A company that requires using a phone number prides itself in security?
Comment on Signal downplays encryption key flaw, fixes it after X drama
dinckelman@lemmy.world 4 months ago
timewarp@lemmy.world 4 months ago
eager_eagle@lemmy.world 4 months ago
privacy != anonymity != security
victorz@lemmy.world 4 months ago
But in some way, privacy ≈ security. Very intertwined.
sudneo@lemm.ee 4 months ago
Privacy is not anonimity though. Privacy simply means that private data is not disclosed or used to parties and for purposes that the data owner doesn’t explicitly allow. Often not collecting data is a way to ensure no misuse (and no compromise, hence security), but it’s not necessarily always the case.

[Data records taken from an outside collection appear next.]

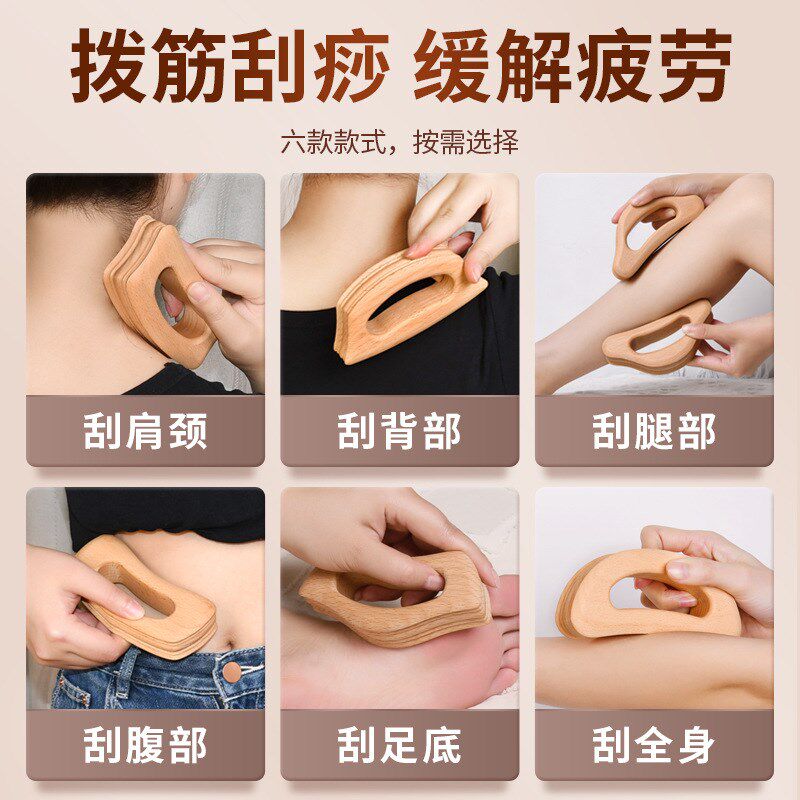 拨筋刮痧 缓解疲劳

六款款式，按需选择

刮肩颈

刮背部

刮腿部

刮腹部

刮足底

刮全身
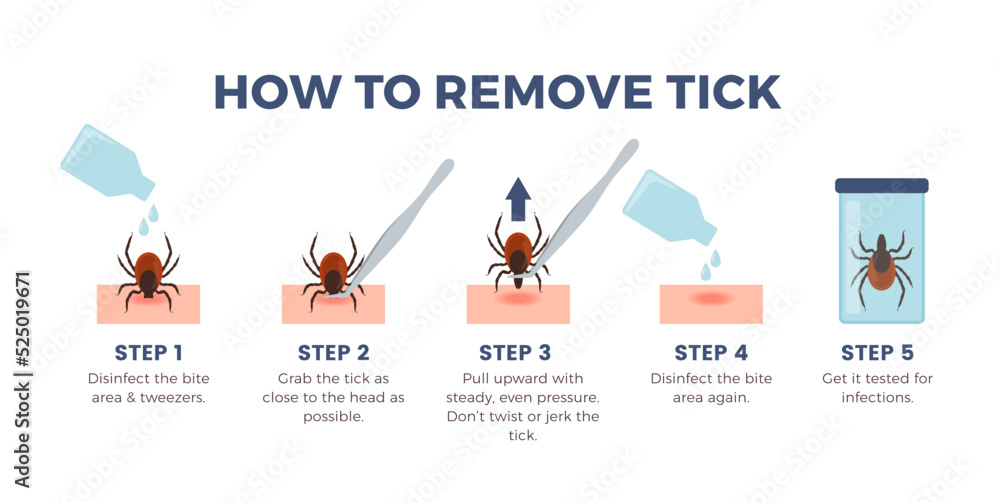 HOW TO REMOVE TICK

STEP 1
Disinfect the bite area & tweezers.

STEP 2
Grab the tick as close to the head as possible.

STEP 3
Pull upward with steady, even pressure. Don't twist or jerk the tick.

STEP 4
Disinfect the bite area again.

STEP 5
Get it tested for infections.

Adobe Stock | #525019671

9tr6gyp3@lemmy.world 4 months ago
Whats the vulnerability with Signal and phone numbers?
wildbus8979@sh.itjust.works 4 months ago
It’s better now, but for years and years all they used for contact discovery was simple hashing… problem is the dataset is very small, and it was easy to generate a rainbow table of all the phone number hashes in a matter of hours. Then anyone with access to the hosts (either hackers, or the US state via AWS collaboration) had access to the entire social graph.
9tr6gyp3@lemmy.world 4 months ago
Yeah the way I remember it, they put a lot of effort into masking that social graph. That was a while back too, not recent.
unexposedhazard@discuss.tchncs.de 4 months ago
It wasnt a serious security flaw, arguable not one at all. So they are perfectly justified in downplaying the hysteria.
spiderman@ani.social 4 months ago
the point is they could have fixed it by the time it was reported and not waited around until the issue was blown bigger.
sudneo@lemm.ee 4 months ago
A security company should prioritize investments (I.e. development time) depending on a threat model and risk management, not based on what random people think.
spiderman@ani.social 4 months ago
so you are saying that wasn’t a security risk?